▶ Selected text
"""

This report will provide the benefits of containerization and how it helps us solve multiple we face in a typical application development and deployment cycle. While some of the topics we will discuss in this report are generic in nature, we will be focusing mainly on Docker containerization due to its overwhelming popularity and its standard adoption. Docker is an open-source containerization platform that enables a Linux application to be easily scalable and manageable and its dependencies to be packaged as a distributed container.
Containerization is the process of distributing and deploying applications in a portable and predictable manner. There are often many factors that stand in the way of easing the application deployment through the development cycle into production. Besides the actual application development to work appropriately in each environment, we may also face issues with tracking down dependencies, scaling the application, and updating individual components without affecting anything in the application end.
Containerization and Docker’s service-oriented design attempts to solve these problems. The applications can be broken up into manageable, scalable, functional components and packaged individually with all of their dependencies and deployed into production easily without worrying about the irregular infrastructure/architecture.
A Little Background
Containerization is not a new concept in the computing world. In Linux, LXC, the building block that formed the foundation for containerization technologies, was added to the kernel in 2008. Later, Docker was introduced as a way of simplifying the tool required to create and manage the containers. Docker started its life as an open-source project at dotCloud, a cloud-centric PAAS company, in early 2013. Later it changed its name to Docker Inc.., and announced that it is shifting its focus to the development of Docker. The below picture will illustrate Docker’s rising popularity in Google searches.
Benefits of Containers
Containers come with many attractive benefits for both dev and ops. Some of the common benefits are;
Concept of host system away from the containerized application
Containers are meant to be simple and standardized. This means that the container connects to the underlying host interface and to anything outside of the container using the container defined interfaces. A containerized application should not depend on or be concerned with details about the underlying host’s resources or architecture. Likewise, to the host, every container is a black box. It does not care about the application details inside. In the below picture you can see how containers relate to the host system.

"""

▶ Dataset content
"""

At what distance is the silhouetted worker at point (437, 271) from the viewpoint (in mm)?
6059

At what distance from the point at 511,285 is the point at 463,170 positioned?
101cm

"""

▶ Written exercise
In the containerization report, when was LXC added to the Linux kernel? Nothing in the listing is needed for the work here.

▶ Task solution
2008